--- Begin Source ---

Shaftesbury was the very reverse of a trimmer. His disposition led
him generally to do his utmost to exalt the side which was up, and to
depress the side which was down. His transitions were from extreme to
extreme. While he stayed with a party he went all lengths for it: when
he quitted it he went all lengths against it. Halifax was emphatically
a trimmer; a trimmer both by intellect and by constitution. The name was
fixed on him by his contemporaries; and he was so far from being ashamed
of it that he assumed it as a badge of honour. He passed from faction
to faction. But, instead of adopting and inflaming the passions of those
whom he joined, he tried to diffuse among them something of the spirit
of those whom he had just left. While he acted with the Opposition he
was suspected of being a spy of the Court; and when he had joined the
Court all the Tories were dismayed by his Republican doctrines.

He wanted neither arguments nor eloquence to exhibit what was commonly
regarded as his wavering policy in the fairest light. He trimmed,
he said, as the temperate zone trims between intolerable heat and
intolerable cold, as a good government trims between despotism and
anarchy, as a pure church trims between the errors of the Papist and
those of the Anabaptist. Nor was this defence by any means without
weight; for, though there is abundant proof that his integrity was
not of strength to withstand the temptations by which his cupidity
and vanity were sometimes assailed, yet his dislike of extremes, and a
forgiving and compassionate temper which seems to have been natural to
him, preserved him from all participation in the worst crimes of his
time. If both parties accused him of deserting {88}them, both were
compelled to admit that they had great obligations to his humanity, and
that, though an uncertain friend, he was a placable enemy. He voted in
favour of Lord Stafford, the victim of the Whigs; he did his utmost to
save Lord Russell, the victim of the Tories; and, on the whole, we
are inclined to think that his public life, though far indeed from
faultless, has as few great stains as that of any politician who took an
active part in affairs during the troubled and disastrous period of ten
years which elapsed between the fall of Lord Danby and the Revolution.

--- End Source ---

> _What you are asked to do_: According to the passage about Shaftesbury and Halifax, whom did Halifax vote in favor of, the man it calls "the victim of the Whigs"?

--- Begin Information given ---

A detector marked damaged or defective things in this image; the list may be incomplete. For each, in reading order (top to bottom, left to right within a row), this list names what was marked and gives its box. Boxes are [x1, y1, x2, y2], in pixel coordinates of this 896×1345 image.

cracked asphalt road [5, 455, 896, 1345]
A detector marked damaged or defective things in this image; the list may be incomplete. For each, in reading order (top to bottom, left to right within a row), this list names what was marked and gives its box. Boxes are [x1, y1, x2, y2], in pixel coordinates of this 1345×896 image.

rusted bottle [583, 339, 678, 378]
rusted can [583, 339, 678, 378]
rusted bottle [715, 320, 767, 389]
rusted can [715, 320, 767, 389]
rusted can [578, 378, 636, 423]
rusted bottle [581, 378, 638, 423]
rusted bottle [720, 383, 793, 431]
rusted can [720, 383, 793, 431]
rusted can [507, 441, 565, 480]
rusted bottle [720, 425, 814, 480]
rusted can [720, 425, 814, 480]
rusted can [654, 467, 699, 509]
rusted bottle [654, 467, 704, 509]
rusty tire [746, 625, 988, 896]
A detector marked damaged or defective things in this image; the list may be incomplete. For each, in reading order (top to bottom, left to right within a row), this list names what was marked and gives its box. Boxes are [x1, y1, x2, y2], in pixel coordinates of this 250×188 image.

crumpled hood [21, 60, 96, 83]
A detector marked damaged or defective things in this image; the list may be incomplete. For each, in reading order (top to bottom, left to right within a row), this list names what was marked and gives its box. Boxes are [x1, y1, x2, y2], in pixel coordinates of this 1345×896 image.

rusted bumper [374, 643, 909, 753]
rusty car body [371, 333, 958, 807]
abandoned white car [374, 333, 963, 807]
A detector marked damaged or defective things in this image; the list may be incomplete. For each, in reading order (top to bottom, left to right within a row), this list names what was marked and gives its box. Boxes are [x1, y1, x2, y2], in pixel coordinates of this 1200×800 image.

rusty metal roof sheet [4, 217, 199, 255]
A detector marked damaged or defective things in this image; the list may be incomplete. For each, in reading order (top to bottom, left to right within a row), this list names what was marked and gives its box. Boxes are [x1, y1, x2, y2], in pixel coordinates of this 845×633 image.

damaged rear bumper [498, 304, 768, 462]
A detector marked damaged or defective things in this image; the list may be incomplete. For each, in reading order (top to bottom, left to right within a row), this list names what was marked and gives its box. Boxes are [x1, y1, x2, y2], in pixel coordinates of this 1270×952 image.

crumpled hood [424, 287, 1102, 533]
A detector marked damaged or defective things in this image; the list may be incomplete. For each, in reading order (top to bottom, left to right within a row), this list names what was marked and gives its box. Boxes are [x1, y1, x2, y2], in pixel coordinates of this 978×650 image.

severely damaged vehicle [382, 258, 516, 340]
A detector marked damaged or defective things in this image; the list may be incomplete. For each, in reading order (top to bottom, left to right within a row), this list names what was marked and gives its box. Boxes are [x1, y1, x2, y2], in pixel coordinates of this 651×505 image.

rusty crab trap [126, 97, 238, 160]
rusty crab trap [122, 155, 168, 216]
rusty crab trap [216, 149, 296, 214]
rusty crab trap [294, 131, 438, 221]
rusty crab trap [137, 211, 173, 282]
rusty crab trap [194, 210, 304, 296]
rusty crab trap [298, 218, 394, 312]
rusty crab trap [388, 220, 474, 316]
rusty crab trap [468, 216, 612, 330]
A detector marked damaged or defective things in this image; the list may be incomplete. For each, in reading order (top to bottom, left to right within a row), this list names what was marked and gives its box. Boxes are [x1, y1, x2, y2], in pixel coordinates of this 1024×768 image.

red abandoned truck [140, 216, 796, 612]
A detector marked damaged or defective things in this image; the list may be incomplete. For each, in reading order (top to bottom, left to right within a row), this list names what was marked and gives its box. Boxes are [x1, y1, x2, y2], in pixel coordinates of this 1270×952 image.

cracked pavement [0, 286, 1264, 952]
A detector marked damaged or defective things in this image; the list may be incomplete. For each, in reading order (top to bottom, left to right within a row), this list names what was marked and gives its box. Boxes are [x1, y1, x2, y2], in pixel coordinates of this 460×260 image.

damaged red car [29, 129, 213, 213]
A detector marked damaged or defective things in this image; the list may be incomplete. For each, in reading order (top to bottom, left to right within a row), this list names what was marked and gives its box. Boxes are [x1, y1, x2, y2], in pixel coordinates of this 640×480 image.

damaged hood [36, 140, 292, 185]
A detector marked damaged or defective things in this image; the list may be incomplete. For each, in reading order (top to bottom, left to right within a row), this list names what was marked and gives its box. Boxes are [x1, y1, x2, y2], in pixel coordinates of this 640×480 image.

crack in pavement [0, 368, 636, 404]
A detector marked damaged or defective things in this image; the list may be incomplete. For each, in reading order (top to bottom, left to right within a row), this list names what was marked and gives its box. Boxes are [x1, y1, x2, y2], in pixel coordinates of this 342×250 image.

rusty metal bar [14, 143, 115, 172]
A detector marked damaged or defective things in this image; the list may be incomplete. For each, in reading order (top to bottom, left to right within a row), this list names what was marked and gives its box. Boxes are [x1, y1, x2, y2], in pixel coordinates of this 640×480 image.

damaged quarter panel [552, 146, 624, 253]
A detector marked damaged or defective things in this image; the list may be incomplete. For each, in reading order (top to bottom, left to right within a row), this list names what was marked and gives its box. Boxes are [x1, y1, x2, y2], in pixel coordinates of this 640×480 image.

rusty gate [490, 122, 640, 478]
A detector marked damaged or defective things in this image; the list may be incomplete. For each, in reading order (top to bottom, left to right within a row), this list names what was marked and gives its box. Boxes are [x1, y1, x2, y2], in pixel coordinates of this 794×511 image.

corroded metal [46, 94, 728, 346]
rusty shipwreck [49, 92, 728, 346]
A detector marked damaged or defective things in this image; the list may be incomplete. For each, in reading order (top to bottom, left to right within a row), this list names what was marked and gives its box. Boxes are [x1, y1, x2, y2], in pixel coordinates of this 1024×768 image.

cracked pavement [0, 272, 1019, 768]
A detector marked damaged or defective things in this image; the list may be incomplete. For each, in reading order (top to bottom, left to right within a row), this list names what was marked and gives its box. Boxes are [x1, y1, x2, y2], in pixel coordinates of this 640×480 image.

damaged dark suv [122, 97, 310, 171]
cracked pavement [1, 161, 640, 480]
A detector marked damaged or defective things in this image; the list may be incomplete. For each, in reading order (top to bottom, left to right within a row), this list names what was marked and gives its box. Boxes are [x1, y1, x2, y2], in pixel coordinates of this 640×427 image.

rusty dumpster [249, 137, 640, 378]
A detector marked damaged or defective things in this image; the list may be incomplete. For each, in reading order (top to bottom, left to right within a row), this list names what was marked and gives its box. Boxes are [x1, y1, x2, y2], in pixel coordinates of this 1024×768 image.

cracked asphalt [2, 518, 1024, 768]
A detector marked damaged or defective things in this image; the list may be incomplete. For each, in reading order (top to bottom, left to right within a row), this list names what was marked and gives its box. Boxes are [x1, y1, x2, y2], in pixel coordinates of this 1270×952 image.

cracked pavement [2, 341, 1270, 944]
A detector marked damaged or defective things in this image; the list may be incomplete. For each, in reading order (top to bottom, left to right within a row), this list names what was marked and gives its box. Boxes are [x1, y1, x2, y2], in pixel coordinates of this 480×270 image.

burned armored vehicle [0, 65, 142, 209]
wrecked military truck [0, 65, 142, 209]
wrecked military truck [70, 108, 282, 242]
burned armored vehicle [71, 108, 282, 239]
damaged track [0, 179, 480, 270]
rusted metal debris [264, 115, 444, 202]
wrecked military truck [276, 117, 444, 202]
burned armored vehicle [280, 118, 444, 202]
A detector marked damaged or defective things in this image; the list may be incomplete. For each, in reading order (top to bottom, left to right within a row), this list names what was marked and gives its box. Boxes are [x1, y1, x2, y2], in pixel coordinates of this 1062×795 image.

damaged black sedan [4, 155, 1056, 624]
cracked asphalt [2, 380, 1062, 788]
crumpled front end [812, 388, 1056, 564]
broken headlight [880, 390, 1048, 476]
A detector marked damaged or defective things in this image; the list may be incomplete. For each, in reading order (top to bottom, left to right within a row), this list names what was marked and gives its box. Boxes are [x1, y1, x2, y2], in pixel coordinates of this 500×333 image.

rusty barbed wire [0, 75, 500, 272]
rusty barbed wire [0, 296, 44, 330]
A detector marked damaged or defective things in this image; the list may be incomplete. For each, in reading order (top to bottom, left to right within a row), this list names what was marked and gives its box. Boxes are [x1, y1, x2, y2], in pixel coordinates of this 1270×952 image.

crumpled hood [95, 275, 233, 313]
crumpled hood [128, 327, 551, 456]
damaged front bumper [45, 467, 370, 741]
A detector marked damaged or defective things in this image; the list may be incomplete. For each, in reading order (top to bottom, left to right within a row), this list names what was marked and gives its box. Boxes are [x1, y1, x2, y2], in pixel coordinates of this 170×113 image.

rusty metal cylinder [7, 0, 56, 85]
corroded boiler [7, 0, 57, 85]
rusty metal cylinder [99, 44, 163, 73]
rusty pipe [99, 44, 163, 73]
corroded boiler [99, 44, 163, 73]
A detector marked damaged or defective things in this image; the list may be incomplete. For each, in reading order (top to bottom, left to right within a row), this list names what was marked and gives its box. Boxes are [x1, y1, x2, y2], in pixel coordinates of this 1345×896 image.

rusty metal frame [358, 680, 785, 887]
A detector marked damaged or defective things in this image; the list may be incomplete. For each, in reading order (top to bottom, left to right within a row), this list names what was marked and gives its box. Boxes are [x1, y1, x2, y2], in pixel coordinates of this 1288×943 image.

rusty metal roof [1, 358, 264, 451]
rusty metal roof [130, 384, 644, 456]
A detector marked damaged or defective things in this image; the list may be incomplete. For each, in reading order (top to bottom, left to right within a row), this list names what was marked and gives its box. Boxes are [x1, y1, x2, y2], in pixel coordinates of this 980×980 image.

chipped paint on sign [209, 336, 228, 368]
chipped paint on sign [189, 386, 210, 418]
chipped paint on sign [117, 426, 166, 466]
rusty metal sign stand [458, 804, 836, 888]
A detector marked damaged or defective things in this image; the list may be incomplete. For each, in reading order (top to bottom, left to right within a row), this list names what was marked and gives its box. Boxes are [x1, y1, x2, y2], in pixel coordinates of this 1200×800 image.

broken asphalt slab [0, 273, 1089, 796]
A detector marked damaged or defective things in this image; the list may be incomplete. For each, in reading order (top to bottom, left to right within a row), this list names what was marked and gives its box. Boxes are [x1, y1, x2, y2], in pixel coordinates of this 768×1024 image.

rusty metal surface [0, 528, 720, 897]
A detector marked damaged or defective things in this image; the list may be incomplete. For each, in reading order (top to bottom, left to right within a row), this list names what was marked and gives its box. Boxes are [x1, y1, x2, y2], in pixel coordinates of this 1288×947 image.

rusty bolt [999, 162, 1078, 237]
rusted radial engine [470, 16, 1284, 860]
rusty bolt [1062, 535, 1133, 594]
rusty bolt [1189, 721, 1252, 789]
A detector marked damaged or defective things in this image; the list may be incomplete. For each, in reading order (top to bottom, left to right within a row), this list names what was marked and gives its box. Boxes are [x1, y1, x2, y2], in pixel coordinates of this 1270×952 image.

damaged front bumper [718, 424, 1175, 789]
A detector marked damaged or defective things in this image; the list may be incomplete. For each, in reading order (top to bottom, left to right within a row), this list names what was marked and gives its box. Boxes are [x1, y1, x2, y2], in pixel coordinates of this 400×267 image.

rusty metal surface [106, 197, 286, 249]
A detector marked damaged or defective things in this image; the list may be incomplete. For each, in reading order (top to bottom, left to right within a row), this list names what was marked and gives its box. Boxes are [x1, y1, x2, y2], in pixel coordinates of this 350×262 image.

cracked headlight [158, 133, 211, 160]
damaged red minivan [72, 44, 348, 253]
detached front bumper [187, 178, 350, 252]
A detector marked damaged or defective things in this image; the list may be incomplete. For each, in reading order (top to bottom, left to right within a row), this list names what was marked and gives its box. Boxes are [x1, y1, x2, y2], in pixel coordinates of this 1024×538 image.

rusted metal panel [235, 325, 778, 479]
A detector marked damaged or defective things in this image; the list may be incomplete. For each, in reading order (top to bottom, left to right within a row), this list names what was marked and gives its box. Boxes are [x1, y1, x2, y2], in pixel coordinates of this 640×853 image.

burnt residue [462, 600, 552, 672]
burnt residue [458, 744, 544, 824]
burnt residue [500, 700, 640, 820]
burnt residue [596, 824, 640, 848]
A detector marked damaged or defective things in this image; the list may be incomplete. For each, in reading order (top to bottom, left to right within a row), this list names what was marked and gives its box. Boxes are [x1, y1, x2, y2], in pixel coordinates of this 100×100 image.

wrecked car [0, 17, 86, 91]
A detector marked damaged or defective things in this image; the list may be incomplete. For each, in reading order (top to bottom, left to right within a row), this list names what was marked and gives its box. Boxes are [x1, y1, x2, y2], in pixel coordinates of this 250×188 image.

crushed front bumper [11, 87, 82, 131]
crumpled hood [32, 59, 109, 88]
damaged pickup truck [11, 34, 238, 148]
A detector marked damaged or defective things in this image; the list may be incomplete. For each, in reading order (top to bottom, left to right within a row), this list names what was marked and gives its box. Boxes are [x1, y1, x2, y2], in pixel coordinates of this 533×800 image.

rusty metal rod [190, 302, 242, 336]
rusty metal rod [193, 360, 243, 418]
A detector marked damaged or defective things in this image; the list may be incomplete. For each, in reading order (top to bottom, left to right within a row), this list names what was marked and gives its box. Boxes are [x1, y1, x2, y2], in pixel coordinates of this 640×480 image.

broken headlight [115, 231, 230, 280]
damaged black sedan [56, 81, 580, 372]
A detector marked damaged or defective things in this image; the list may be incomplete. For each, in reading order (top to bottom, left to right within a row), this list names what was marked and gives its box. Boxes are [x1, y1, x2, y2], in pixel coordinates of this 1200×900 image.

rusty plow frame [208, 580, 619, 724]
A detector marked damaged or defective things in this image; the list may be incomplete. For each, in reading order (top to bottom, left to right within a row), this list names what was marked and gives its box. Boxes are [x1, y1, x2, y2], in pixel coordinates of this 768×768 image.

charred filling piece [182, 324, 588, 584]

--- End Information given ---

> _Answer to the exercise_: Lord Stafford.